RED BANK: BRITISH COTTAGE EXPANSION OK’D

The building at left will be torn down to make room for an addition to British Cottage’s main showroom, in the building at center. (Photo by John T. Ward. Architectural rendering by Matt Cronin. Click to enlarge.)

By JOHN T. WARD

The continual makeover of Shrewsbury Avenue in Red Bank is about to get another entry.

British Cottage, a furniture store, is planning the latest in a series of expansions over its three decades in town.

Shop owners Tricia and Keith Nelson won borough planning board approval last week to demolish the building at 130 Shrewsbury Avenue, which they use as an annex, and to replace it with a one-story addition to their main showroom next door, at 126 Shrewsbury.

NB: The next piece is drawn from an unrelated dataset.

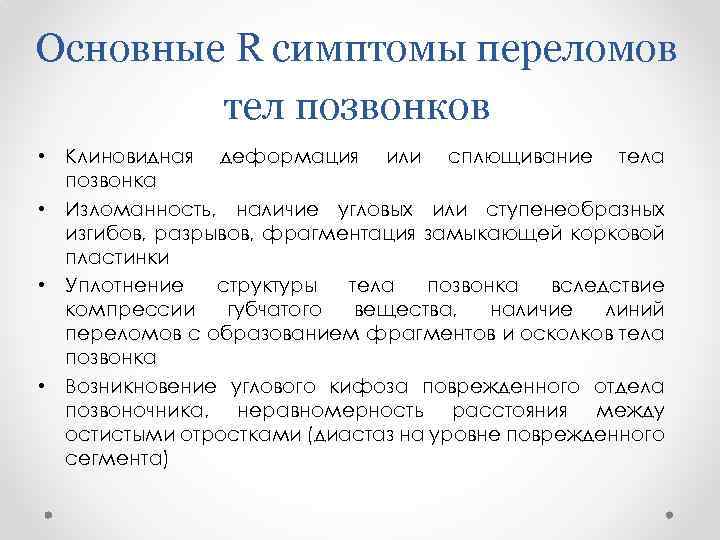 Основные R симптомы переломов тел позвонков

• Клиновидная деформация или сплющивание тела позвонка

• Изломанность, наличие угловых или ступенеобразных изгибов, разрывов, фрагментация замыкающей корковой пластинки

• Уплотнение структуры тела позвонка вследствие компрессии губчатого вещества, наличие линий переломов с образованием фрагментов и осколков тела позвонка

• Возникновение углового кифоза поврежденного отдела позвоночника, неравномерность расстояния между остистыми отростками (диастаз на уровне поврежденного сегмента)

The addition, which comes with a facelift for the existing structure, will allow for better display of furniture, said Keith. “It will make it more like a room setting,” he said.

The Nelsons launched their business 32 years ago in battered old building at 124 West Front Street, now the site of City Centre strip mall. Two years later, they bought the former Van Brunt Printing building on Shrewsbury Avenue, and have since expanded twice, most recently about a decade ago.

The driving force behind the latest plan, Tricia Nelson wrote in a blog post, is to compete by giving customers an experience they can’t get shopping on their computers and phones.

“This way we can place products in actual room settings, and feature items like couches and chairs and artwork – things that really need to be seen or touched before buying – something you can’t ever do on the internet,” she wrote.

“We’re going for it,” she told redbankgreen. “We’re too young to retire and too old to do something else.”

The plan was designed by architect Matt Cronin, whose office is directly across from the shop, and is expected to get underway in a few months.

The work marks another investment along the heavily trafficked roadway. In recent years, grocer and restaurateur Juan Torres has invested in several shops along street, most notably Juanito’s International Marqueta, at the northeast corner of Catherine Street. A year ago, Torres won approvals for apartments and a laundromat next door to the market that have yet to begin construction.

In addition, Shrewsbury Avenue Pharmacy opened in a new building last June. And now underway at Shrewsbury Avenue and Monmouth Street is construction on Metrovation’s Anderson Building, an old storage facility being retrofitted and expanded to include a Sickles Provisions store and offices, with a parking accessed via Shrewsbury Avenue.

Up next: a plan by the owners of a vacant storefront on the southeast corner of Shrewsbury and Catherine for a new retail space with a second-floor apartment. The proposal is on the zoning board’s Thursday night agenda.

The building, next door to the On the Rocks liquor store, was the scene of a fire in 2016. It was last used as a fish market that closed in the 1990s.